Off-profile picture of people in a meeting.

For illustrative purposes only. Photo: Dylan Gillis/Unsplash

The Idaho State Board of Education is considering a new policy that would allow schools to merge separate student fees for items such as activities and technology into one “consolidated mandatory fee.”

While some spoke in favor of this policy, arguing that it allowed higher education institutions to be more transparent about the full cost of securing an education, others raised concerns about the amount of leeway this setup would give colleges and universities to re-allocate fees.

The board approved the first reading of the proposed policy last Thursday, February 18.

Transparency and Allocation of Resources

Dave Hill, a member of the board, pointed out that schools would need this flexibility to adjust funding as needed, saying that separate student fees was “not good business practice.” 

“We want to allow as much flexibility as reasonable for the institutions to move those monies to where they’re needed, as opposed to putting them in a lot of small little pots and monitoring each pot,” he explained.

Hill added that this new format would be more comprehensible for students, particularly those who have difficulty understanding how much the fees will cost beforehand.

President of Idaho State University, Kevin Satterlee, believes that this policy would make fees more transparent.

“It’s so much more transparent to students to say, ‘here is the cost,’ rather than a big list of things that makes students wonder, ‘why am I paying this, why am I paying that?’ and even leads to this legislative problem of students want to opt out of everything.

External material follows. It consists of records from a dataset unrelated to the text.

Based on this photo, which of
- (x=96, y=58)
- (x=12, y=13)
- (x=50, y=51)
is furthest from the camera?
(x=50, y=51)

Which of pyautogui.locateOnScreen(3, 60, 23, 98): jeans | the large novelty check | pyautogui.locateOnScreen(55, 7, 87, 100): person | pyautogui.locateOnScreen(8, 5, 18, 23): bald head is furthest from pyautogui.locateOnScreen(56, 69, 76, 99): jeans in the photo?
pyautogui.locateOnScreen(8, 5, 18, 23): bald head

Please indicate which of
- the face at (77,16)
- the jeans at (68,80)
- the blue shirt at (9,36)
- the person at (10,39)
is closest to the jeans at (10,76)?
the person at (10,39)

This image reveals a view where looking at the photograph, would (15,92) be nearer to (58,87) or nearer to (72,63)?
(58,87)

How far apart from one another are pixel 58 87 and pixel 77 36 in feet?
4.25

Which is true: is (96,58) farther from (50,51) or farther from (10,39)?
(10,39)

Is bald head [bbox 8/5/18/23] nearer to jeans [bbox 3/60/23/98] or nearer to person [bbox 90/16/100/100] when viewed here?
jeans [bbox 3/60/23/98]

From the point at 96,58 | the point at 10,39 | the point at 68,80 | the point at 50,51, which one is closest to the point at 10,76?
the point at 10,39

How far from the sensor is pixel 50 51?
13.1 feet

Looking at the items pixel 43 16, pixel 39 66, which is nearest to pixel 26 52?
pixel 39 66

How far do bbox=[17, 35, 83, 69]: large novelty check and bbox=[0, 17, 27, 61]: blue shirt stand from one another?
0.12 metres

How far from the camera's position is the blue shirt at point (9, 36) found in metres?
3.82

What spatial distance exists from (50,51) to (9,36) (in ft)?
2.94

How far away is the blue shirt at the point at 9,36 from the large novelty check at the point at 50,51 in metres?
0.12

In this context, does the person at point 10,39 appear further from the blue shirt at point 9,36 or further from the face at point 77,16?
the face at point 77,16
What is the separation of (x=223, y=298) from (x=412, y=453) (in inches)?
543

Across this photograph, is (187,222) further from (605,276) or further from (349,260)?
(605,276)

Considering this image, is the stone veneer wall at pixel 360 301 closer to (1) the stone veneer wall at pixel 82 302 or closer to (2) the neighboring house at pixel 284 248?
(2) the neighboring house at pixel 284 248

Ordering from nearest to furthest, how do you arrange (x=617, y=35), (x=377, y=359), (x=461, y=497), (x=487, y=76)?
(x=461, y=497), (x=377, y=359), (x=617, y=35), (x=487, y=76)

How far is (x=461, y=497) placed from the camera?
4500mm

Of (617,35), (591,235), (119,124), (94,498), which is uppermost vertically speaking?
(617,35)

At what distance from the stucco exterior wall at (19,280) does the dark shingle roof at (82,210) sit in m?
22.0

The cost of delivering our entire product is what we want to be transparent about,” he stated.

Another board member, Emma Atchley, pointed out that a consolidated fee could potentially obscure what students actually pay for or give colleges the opportunity to spend their money in a way that students disagree with.

“I would argue not having some specificity would lead to, I don’t know, maybe a tendency to raise fees without adequate justification. I would be worried about that,” Atchley said.